What the exercise asks >> Since only part of the records is wanted, repeat exactly the lines from the one containing "request_url: https://muzuu.de/guitarists/6-0-5.html" through the last line, both included.

Entries shown >>
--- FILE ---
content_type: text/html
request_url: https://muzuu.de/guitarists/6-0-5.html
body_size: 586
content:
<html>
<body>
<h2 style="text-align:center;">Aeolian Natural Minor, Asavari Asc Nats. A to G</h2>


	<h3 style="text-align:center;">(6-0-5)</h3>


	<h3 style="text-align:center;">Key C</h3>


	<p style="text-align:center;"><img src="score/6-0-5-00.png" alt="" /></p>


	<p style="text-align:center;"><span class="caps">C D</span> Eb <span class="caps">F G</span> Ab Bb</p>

Result >>
request_url: https://muzuu.de/guitarists/6-0-5.html
body_size: 586
content:
<html>
<body>
<h2 style="text-align:center;">Aeolian Natural Minor, Asavari Asc Nats. A to G</h2>


	<h3 style="text-align:center;">(6-0-5)</h3>


	<h3 style="text-align:center;">Key C</h3>


	<p style="text-align:center;"><img src="score/6-0-5-00.png" alt="" /></p>


	<p style="text-align:center;"><span class="caps">C D</span> Eb <span class="caps">F G</span> Ab Bb</p>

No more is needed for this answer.